Switch "every instance" to "each instance" in the entries from the start through the line holding "See the attached", inclusive, and write out only those lines again with everything else unchanged.
========
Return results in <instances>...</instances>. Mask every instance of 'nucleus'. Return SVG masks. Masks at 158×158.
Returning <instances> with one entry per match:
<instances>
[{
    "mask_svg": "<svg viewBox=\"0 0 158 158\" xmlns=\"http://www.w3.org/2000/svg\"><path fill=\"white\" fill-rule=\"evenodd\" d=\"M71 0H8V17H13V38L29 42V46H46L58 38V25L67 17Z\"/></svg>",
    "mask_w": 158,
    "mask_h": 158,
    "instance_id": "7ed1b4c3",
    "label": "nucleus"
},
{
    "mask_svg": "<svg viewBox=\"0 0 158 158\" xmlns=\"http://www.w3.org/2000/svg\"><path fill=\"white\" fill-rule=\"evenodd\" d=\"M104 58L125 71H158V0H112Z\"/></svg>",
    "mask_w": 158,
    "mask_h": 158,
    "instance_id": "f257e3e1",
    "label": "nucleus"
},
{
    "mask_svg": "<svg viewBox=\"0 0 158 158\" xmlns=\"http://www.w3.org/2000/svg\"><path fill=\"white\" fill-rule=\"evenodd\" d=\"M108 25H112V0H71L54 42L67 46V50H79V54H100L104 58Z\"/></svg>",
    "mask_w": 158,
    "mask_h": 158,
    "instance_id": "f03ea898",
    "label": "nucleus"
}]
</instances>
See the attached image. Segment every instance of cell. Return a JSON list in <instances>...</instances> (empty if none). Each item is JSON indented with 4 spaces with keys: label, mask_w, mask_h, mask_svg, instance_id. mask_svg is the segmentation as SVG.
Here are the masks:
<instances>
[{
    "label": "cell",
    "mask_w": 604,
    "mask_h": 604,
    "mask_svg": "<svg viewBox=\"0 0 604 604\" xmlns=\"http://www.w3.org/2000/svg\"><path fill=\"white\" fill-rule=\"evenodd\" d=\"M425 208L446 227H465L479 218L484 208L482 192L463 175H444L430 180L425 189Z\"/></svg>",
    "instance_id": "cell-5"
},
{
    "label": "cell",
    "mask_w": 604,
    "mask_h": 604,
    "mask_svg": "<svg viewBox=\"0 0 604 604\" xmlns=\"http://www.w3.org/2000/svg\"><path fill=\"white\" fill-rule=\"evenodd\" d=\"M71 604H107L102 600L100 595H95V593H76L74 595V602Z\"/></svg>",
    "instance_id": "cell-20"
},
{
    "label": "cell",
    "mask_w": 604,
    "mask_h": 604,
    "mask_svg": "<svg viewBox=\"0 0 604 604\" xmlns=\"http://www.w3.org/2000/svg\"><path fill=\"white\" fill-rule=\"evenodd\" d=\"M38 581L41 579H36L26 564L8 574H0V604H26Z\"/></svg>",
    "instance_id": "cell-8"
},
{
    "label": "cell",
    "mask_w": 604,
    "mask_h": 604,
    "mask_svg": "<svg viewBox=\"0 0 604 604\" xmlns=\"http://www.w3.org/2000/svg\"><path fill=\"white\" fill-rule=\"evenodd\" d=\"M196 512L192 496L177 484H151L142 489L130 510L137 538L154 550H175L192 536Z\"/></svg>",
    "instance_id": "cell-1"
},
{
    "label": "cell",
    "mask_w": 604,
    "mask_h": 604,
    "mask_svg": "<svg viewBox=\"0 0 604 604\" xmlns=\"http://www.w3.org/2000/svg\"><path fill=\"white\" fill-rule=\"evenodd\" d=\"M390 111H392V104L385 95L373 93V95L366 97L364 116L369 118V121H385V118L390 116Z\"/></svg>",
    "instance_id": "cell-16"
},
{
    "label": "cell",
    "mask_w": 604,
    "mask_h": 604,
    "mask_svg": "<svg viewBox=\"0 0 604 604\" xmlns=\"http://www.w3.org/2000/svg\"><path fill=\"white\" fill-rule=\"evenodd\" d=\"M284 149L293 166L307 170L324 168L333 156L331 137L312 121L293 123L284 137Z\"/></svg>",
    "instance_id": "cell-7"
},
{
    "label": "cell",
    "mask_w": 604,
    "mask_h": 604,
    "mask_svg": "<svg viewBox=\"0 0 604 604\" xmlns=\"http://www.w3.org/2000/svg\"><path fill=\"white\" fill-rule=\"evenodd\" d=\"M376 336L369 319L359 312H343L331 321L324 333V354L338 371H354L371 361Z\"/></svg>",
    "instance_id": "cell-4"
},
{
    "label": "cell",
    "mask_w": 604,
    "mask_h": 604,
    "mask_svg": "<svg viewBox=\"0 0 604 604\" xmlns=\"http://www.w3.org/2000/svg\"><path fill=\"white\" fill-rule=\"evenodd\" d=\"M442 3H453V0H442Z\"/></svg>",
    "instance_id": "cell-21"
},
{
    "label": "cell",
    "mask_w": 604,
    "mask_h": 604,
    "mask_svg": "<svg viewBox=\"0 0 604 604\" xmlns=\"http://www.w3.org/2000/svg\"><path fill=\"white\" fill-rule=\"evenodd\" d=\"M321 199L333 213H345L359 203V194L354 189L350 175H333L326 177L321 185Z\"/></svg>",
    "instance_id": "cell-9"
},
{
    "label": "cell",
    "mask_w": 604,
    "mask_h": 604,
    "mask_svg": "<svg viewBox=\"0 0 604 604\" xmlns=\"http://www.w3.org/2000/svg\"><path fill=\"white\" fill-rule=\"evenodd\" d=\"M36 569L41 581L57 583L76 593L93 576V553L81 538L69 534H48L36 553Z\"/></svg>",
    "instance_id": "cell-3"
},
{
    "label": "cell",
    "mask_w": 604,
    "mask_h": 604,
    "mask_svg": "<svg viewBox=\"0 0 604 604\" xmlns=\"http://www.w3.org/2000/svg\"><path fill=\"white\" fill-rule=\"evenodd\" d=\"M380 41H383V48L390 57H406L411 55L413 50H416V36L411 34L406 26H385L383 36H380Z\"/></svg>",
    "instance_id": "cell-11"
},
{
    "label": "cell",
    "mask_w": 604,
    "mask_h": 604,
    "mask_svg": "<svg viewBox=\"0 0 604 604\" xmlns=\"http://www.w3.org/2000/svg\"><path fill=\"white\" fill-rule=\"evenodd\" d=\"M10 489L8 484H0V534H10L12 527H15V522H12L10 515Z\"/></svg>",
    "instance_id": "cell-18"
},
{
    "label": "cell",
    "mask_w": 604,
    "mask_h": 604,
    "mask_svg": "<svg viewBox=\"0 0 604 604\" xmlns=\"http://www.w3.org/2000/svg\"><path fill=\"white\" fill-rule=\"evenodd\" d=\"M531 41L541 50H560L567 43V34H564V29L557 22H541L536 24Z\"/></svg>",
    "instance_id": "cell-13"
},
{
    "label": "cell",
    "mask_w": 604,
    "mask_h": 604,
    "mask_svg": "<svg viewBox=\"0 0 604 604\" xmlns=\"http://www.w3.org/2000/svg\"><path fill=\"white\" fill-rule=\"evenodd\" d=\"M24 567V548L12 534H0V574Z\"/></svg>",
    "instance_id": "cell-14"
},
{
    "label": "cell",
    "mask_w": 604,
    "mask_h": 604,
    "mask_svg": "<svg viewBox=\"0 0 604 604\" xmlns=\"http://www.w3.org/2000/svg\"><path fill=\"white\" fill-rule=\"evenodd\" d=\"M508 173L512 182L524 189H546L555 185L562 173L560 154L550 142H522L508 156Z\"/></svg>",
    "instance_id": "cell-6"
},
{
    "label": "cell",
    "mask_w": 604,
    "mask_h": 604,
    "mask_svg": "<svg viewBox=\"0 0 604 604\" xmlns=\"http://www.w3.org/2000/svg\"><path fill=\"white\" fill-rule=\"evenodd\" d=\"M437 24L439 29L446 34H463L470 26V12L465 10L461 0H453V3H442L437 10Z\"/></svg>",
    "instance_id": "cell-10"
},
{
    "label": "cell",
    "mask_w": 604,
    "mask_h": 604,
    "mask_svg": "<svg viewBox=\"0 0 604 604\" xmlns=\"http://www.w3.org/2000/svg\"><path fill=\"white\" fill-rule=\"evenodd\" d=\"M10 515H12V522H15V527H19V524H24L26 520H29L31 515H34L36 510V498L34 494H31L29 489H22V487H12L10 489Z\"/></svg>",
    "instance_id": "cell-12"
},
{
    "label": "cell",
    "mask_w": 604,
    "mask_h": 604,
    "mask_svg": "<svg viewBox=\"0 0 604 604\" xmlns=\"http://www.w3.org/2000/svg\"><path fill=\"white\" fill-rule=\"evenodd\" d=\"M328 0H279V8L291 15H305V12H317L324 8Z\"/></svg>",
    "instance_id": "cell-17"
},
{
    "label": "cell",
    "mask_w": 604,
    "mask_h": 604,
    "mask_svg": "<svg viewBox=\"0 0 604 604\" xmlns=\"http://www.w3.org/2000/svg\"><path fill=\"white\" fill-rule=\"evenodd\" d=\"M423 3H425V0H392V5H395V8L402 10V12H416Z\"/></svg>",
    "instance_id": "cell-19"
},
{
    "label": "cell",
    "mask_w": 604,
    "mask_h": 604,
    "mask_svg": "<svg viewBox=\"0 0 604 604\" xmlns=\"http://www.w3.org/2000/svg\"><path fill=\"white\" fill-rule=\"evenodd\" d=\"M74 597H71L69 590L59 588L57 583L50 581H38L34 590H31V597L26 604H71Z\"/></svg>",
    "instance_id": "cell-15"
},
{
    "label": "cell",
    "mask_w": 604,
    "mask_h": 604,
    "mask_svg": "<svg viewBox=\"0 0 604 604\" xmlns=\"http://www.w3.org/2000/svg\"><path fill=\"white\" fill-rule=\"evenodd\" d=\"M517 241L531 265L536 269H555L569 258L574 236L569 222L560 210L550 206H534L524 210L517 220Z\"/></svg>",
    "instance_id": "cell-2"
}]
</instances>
========
» **Exercise response**
Return results in <instances>...</instances>. Mask each instance of 'nucleus'. Return SVG masks. Masks at 158×158.
Returning <instances> with one entry per match:
<instances>
[{
    "mask_svg": "<svg viewBox=\"0 0 158 158\" xmlns=\"http://www.w3.org/2000/svg\"><path fill=\"white\" fill-rule=\"evenodd\" d=\"M71 0H8V17H13V38L29 42V46H46L58 38V25L67 17Z\"/></svg>",
    "mask_w": 158,
    "mask_h": 158,
    "instance_id": "7ed1b4c3",
    "label": "nucleus"
},
{
    "mask_svg": "<svg viewBox=\"0 0 158 158\" xmlns=\"http://www.w3.org/2000/svg\"><path fill=\"white\" fill-rule=\"evenodd\" d=\"M104 58L125 71H158V0H112Z\"/></svg>",
    "mask_w": 158,
    "mask_h": 158,
    "instance_id": "f257e3e1",
    "label": "nucleus"
},
{
    "mask_svg": "<svg viewBox=\"0 0 158 158\" xmlns=\"http://www.w3.org/2000/svg\"><path fill=\"white\" fill-rule=\"evenodd\" d=\"M108 25H112V0H71L54 42L67 46V50H79V54H100L104 58Z\"/></svg>",
    "mask_w": 158,
    "mask_h": 158,
    "instance_id": "f03ea898",
    "label": "nucleus"
}]
</instances>
See the attached image. Segment each instance of cell. Return a JSON list in <instances>...</instances> (empty if none). Each item is JSON indented with 4 spaces with keys: label, mask_w, mask_h, mask_svg, instance_id. mask_svg is the segmentation as SVG.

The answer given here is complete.